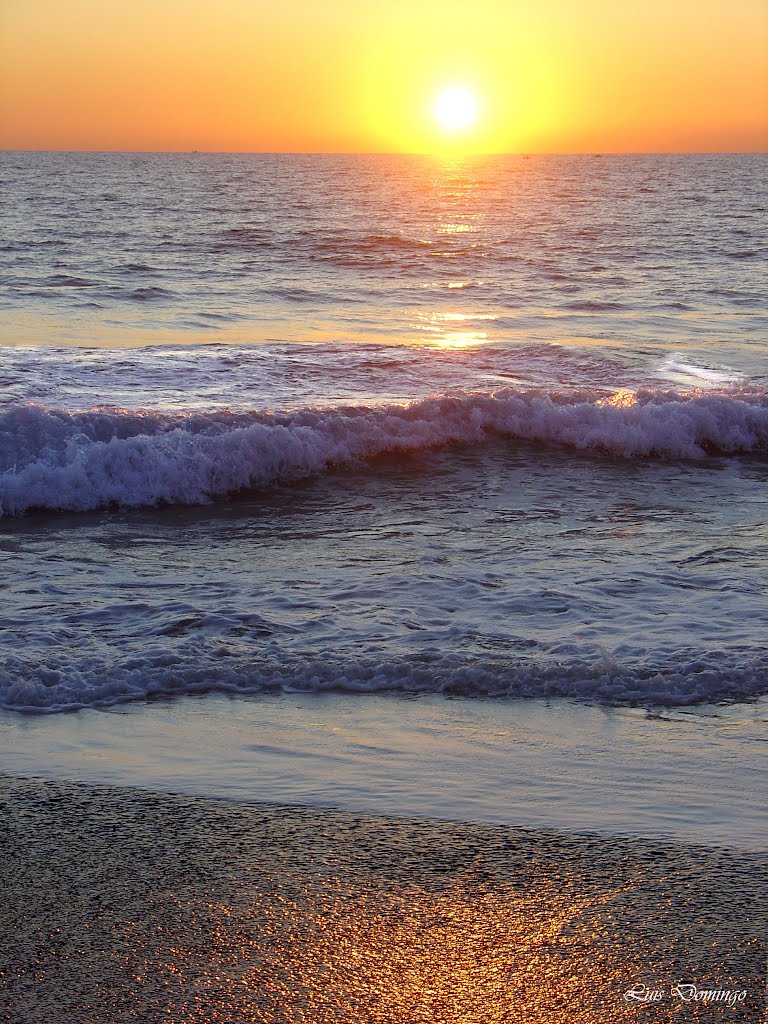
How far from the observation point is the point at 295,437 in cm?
Result: 1087

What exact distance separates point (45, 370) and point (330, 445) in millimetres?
4815

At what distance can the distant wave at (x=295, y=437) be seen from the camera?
31.3 ft

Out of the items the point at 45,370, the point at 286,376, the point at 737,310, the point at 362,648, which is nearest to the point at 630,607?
the point at 362,648

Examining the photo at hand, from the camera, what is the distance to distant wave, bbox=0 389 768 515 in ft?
31.3

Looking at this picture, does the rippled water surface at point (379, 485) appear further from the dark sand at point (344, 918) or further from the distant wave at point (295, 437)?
the dark sand at point (344, 918)

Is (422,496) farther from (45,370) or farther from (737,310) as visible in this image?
(737,310)

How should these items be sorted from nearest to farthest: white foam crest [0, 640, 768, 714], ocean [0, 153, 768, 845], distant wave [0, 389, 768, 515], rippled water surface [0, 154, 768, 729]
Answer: ocean [0, 153, 768, 845], white foam crest [0, 640, 768, 714], rippled water surface [0, 154, 768, 729], distant wave [0, 389, 768, 515]

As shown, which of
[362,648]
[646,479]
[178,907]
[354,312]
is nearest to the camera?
[178,907]

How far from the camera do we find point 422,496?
31.9 feet

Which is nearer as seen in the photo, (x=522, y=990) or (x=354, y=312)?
(x=522, y=990)

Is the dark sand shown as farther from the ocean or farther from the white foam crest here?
the white foam crest

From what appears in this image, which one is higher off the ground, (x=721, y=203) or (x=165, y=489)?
(x=721, y=203)
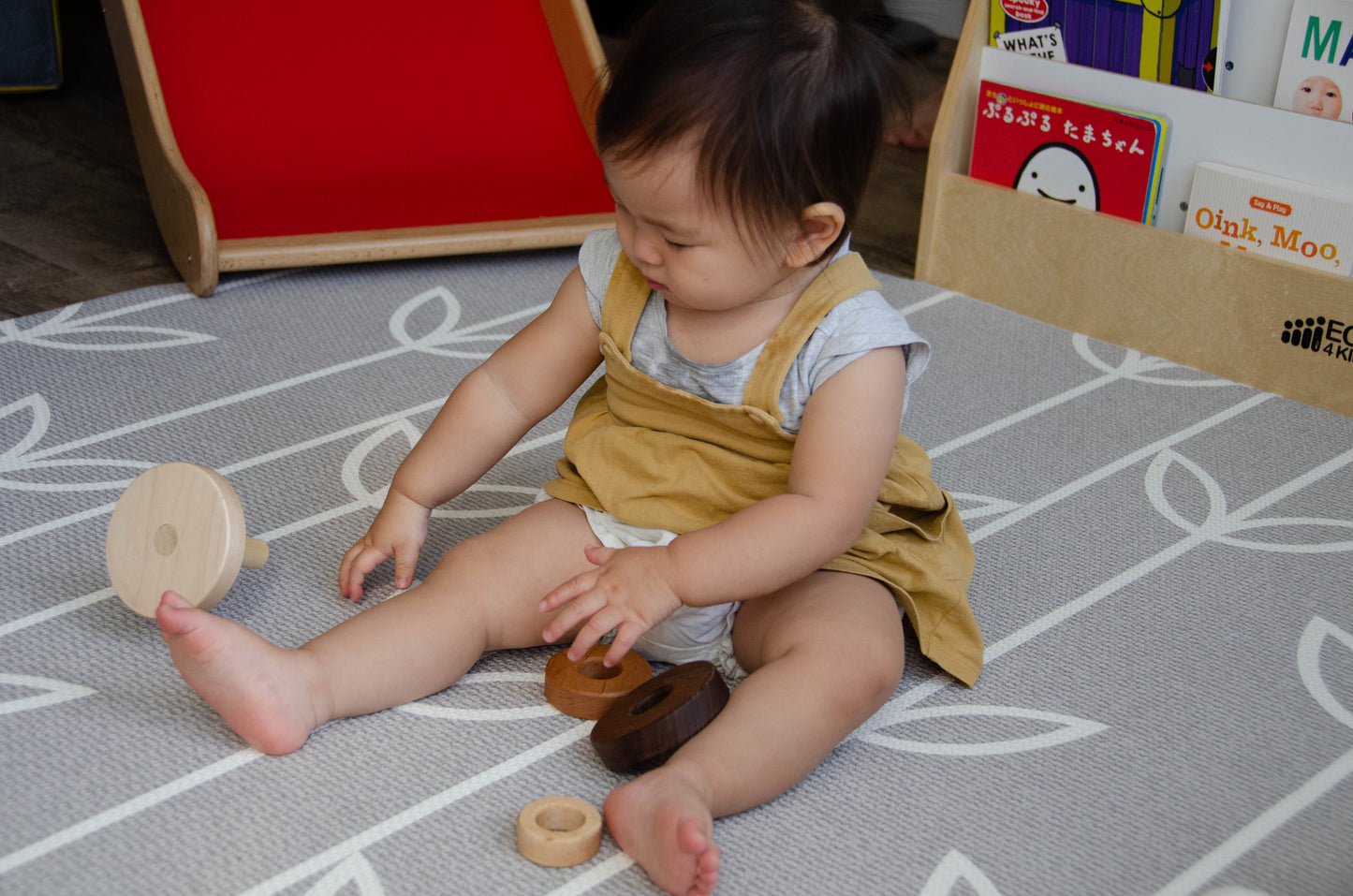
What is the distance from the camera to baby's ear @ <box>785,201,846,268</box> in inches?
26.3

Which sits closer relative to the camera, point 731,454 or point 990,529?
point 731,454

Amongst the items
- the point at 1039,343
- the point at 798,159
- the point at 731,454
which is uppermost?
the point at 798,159

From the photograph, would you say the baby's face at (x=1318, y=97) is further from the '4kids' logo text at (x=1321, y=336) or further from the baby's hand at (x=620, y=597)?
the baby's hand at (x=620, y=597)

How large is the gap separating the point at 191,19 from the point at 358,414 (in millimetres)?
615

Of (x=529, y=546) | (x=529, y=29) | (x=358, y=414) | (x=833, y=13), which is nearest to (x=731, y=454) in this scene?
(x=529, y=546)

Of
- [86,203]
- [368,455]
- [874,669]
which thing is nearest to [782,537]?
[874,669]

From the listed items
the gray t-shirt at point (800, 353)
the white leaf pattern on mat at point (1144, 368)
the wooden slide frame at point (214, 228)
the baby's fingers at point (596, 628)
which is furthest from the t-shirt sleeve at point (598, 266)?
the white leaf pattern on mat at point (1144, 368)

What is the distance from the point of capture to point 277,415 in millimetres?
1031

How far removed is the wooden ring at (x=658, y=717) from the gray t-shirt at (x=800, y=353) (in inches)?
6.2

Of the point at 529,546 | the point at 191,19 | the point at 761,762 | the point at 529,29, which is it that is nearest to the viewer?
the point at 761,762

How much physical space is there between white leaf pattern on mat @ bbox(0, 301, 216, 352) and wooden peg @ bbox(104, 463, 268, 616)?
446mm

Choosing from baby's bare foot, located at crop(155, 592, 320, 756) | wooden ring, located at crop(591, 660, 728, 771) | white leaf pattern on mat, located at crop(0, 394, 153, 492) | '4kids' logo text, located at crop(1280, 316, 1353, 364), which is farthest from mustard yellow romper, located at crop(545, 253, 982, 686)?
'4kids' logo text, located at crop(1280, 316, 1353, 364)

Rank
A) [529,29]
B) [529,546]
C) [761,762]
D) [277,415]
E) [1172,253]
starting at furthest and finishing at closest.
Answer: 1. [529,29]
2. [1172,253]
3. [277,415]
4. [529,546]
5. [761,762]

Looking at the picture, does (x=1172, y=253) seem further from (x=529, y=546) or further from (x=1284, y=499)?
(x=529, y=546)
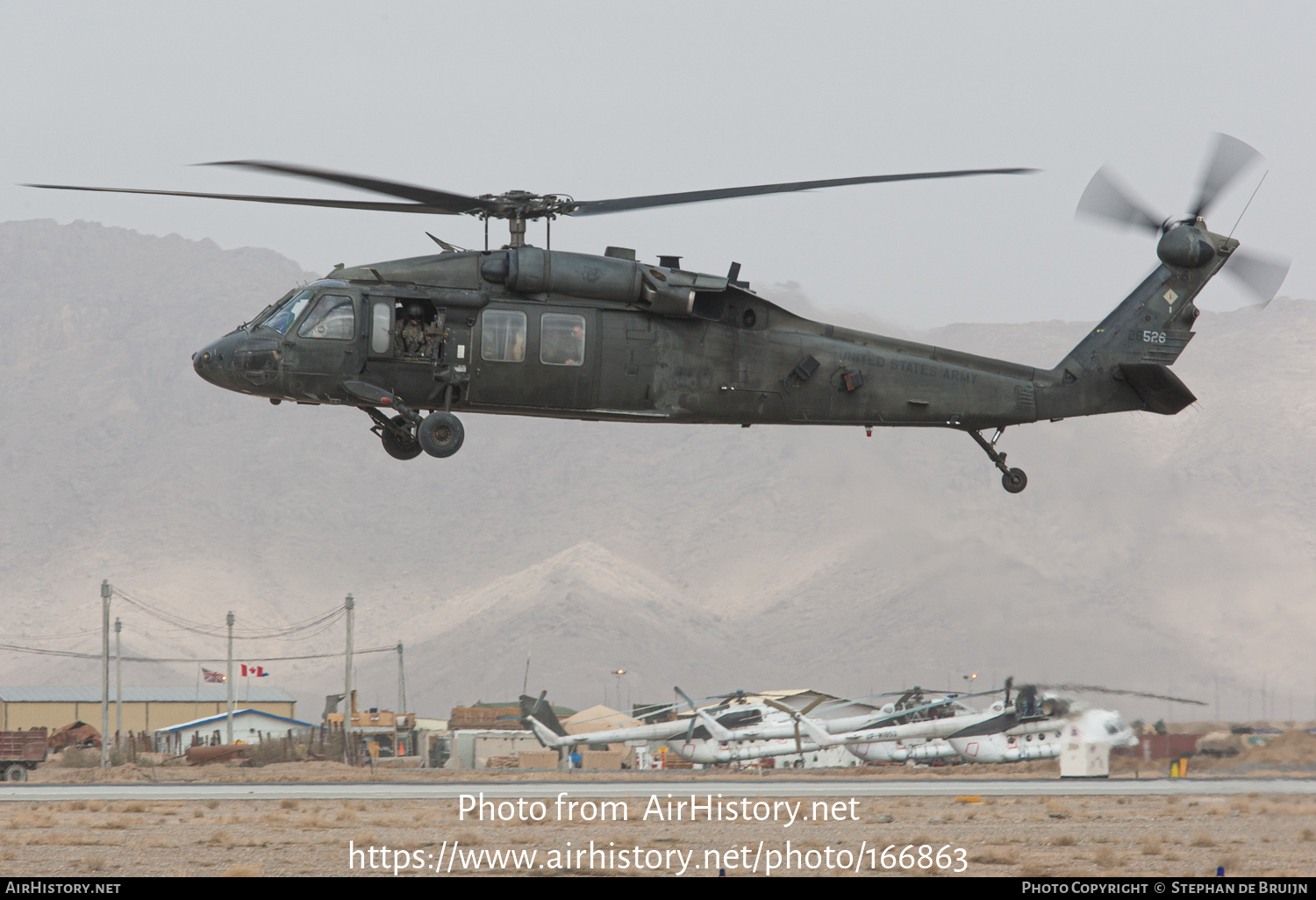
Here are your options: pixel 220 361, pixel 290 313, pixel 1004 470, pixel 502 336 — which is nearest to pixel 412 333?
pixel 502 336

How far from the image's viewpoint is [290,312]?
2319 cm

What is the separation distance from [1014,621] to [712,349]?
120049mm

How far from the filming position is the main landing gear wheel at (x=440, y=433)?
22.7m

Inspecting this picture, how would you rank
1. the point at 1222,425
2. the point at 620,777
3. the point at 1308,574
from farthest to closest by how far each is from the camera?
the point at 1222,425 < the point at 1308,574 < the point at 620,777

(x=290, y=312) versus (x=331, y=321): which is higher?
(x=290, y=312)

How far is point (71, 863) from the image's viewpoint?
25.2 meters

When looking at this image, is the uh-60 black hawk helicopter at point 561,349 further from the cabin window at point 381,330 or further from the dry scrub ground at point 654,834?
the dry scrub ground at point 654,834

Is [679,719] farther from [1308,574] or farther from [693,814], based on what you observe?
[1308,574]

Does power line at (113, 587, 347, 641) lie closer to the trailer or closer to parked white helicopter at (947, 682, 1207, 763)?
the trailer

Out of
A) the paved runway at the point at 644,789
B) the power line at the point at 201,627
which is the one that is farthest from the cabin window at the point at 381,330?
the power line at the point at 201,627

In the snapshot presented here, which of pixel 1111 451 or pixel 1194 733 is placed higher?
pixel 1111 451

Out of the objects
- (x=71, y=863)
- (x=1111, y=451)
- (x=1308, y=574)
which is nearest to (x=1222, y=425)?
(x=1308, y=574)

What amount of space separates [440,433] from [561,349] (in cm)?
233
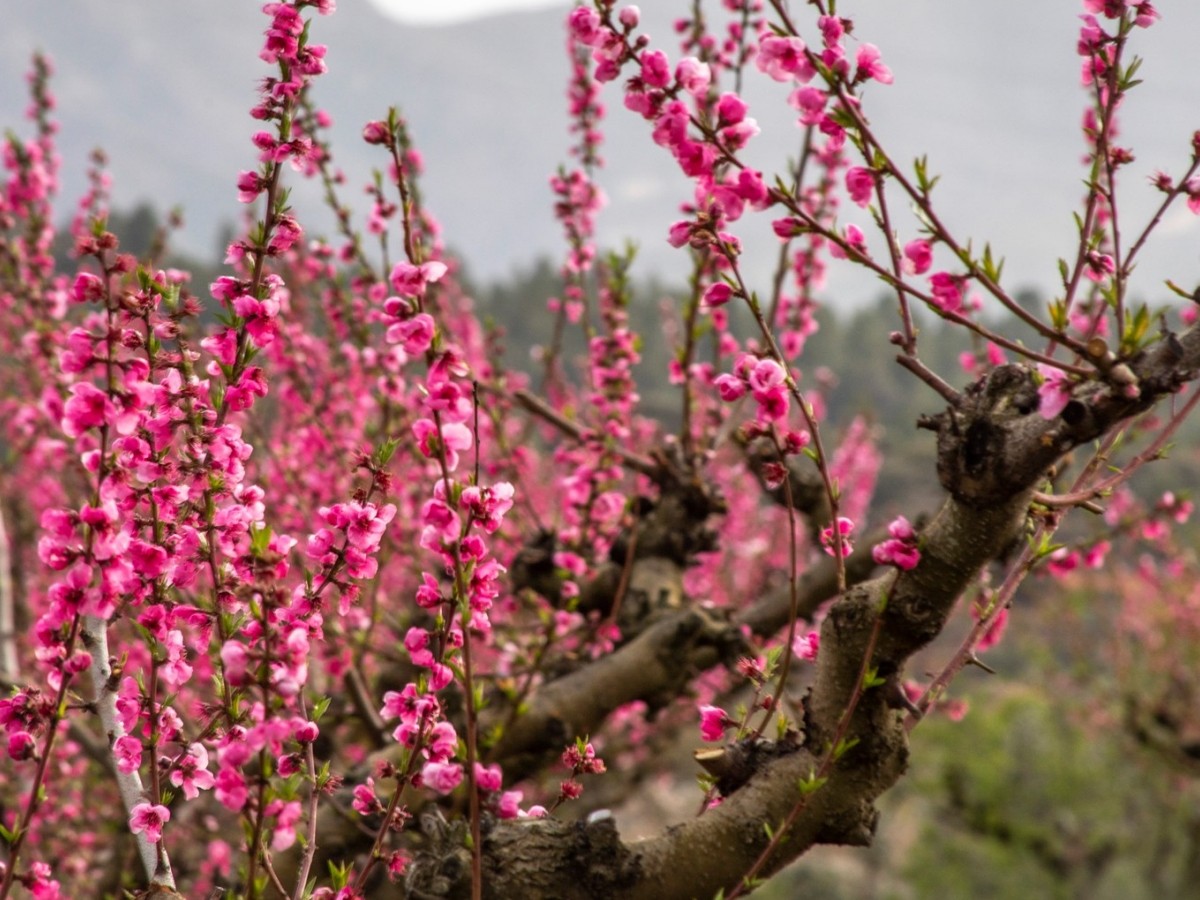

WHAT NEEDS TO BE DONE. Rewrite all of the material above as a numbered list with one line per entry. Leave out the blank lines and the pictures.

EXERCISE ANSWER.
1. How far from the observation point is the point at 295,437 in cm?
2. Result: 1087
3. What exact distance separates point (45, 370) and point (330, 445) in millimetres?
4. 4815
5. At what distance can the distant wave at (x=295, y=437) be seen from the camera?
6. 31.3 ft
7. Out of the items the point at 45,370, the point at 286,376, the point at 737,310, the point at 362,648, which is nearest to the point at 630,607?
8. the point at 362,648
9. Examining the photo at hand, from the camera, what is the distance to distant wave, bbox=0 389 768 515 in ft?
10. 31.3
11. Looking at this picture, does the rippled water surface at point (379, 485) appear further from the dark sand at point (344, 918) or further from the distant wave at point (295, 437)?
12. the dark sand at point (344, 918)
13. Is (422,496) farther from (45,370) or farther from (737,310) as visible in this image?
14. (737,310)
15. How should these items be sorted from nearest to farthest: white foam crest [0, 640, 768, 714], ocean [0, 153, 768, 845], distant wave [0, 389, 768, 515], rippled water surface [0, 154, 768, 729]
16. Answer: ocean [0, 153, 768, 845], white foam crest [0, 640, 768, 714], rippled water surface [0, 154, 768, 729], distant wave [0, 389, 768, 515]
17. As shown, which of
18. [362,648]
19. [646,479]
20. [178,907]
21. [354,312]
22. is nearest to the camera?
23. [178,907]
24. How far from the camera do we find point 422,496?
25. 31.9 feet
26. Which is nearer as seen in the photo, (x=522, y=990) or (x=354, y=312)?
27. (x=522, y=990)
28. Is the dark sand shown as farther from the ocean or farther from the white foam crest here?
29. the white foam crest
30. From what appears in this image, which one is higher off the ground, (x=721, y=203) or (x=165, y=489)?
31. (x=721, y=203)
32. What is the distance from the camera to baby's ear @ <box>785,201,846,268</box> in inches?
33. 26.3
34. Which sits closer relative to the camera, point 731,454 or point 990,529?
35. point 731,454
36. Amongst the items
37. - the point at 1039,343
38. - the point at 798,159
39. - the point at 731,454
40. which is uppermost?
41. the point at 798,159
42. From the photograph, would you say the baby's face at (x=1318, y=97) is further from the '4kids' logo text at (x=1321, y=336) or further from the baby's hand at (x=620, y=597)?
43. the baby's hand at (x=620, y=597)
44. How large is the gap separating the point at 191,19 from the point at 358,414 (in millimetres)?
45. 615
46. Of (x=529, y=546) | (x=529, y=29) | (x=358, y=414) | (x=833, y=13), which is nearest to (x=731, y=454) in this scene?
47. (x=529, y=546)
48. Of
49. - [86,203]
50. - [368,455]
51. - [874,669]
52. which thing is nearest to [782,537]?
53. [874,669]
54. From the listed items
55. the gray t-shirt at point (800, 353)
56. the white leaf pattern on mat at point (1144, 368)
57. the wooden slide frame at point (214, 228)
58. the baby's fingers at point (596, 628)
59. which is furthest from the t-shirt sleeve at point (598, 266)?
60. the white leaf pattern on mat at point (1144, 368)
61. What is the distance from the point of capture to point 277,415 in millimetres?
62. 1031
63. How far removed is the wooden ring at (x=658, y=717) from the gray t-shirt at (x=800, y=353) (in inches)?
64. 6.2
65. Of the point at 529,546 | the point at 191,19 | the point at 761,762 | the point at 529,29, which is it that is nearest to the viewer?
66. the point at 761,762
67. How much physical space is there between white leaf pattern on mat @ bbox(0, 301, 216, 352) and wooden peg @ bbox(104, 463, 268, 616)?
68. 446mm
69. Choosing from baby's bare foot, located at crop(155, 592, 320, 756) | wooden ring, located at crop(591, 660, 728, 771) | white leaf pattern on mat, located at crop(0, 394, 153, 492) | '4kids' logo text, located at crop(1280, 316, 1353, 364), which is farthest from mustard yellow romper, located at crop(545, 253, 982, 686)?
70. '4kids' logo text, located at crop(1280, 316, 1353, 364)
71. Rank
72. A) [529,29]
73. B) [529,546]
74. C) [761,762]
75. D) [277,415]
76. E) [1172,253]
77. starting at furthest and finishing at closest.
78. Answer: 1. [529,29]
79. 2. [1172,253]
80. 3. [277,415]
81. 4. [529,546]
82. 5. [761,762]
83. Looking at the picture, does (x=1172, y=253) seem further from (x=529, y=546) or further from (x=1284, y=499)?
84. (x=529, y=546)
85. Here are your options: pixel 220 361, pixel 290 313, pixel 1004 470, pixel 502 336 — which is nearest to pixel 412 333?
86. pixel 502 336
87. How far from the image's viewpoint is [290,312]?
88. 2319 cm
89. What is the separation distance from [1014,621] to [712,349]?
90. 120049mm
91. How far from the filming position is the main landing gear wheel at (x=440, y=433)?
92. 22.7m
93. Inspecting this picture, how would you rank
94. 1. the point at 1222,425
95. 2. the point at 620,777
96. 3. the point at 1308,574
97. from farthest to closest by how far each is from the camera?
98. the point at 1222,425 < the point at 1308,574 < the point at 620,777
99. (x=290, y=312) versus (x=331, y=321): which is higher?
100. (x=290, y=312)
101. How far is point (71, 863) from the image's viewpoint?
102. 25.2 meters
103. When looking at this image, is the uh-60 black hawk helicopter at point 561,349 further from the cabin window at point 381,330 or further from the dry scrub ground at point 654,834?
104. the dry scrub ground at point 654,834
105. Is [679,719] farther from [1308,574] or farther from [693,814], based on what you observe?
106. [1308,574]
107. Does power line at (113, 587, 347, 641) lie closer to the trailer or closer to parked white helicopter at (947, 682, 1207, 763)?
108. the trailer
109. Out of
110. A) the paved runway at the point at 644,789
111. B) the power line at the point at 201,627
112. which is the one that is farthest from the cabin window at the point at 381,330?
113. the power line at the point at 201,627
114. In the snapshot presented here, which of pixel 1111 451 or pixel 1194 733 is placed higher?
115. pixel 1111 451
116. Out of the objects
117. - (x=71, y=863)
118. - (x=1111, y=451)
119. - (x=1308, y=574)
120. which is nearest to (x=1222, y=425)?
121. (x=1308, y=574)
122. What amount of space separates [440,433] from [561,349] (in cm)?
123. 233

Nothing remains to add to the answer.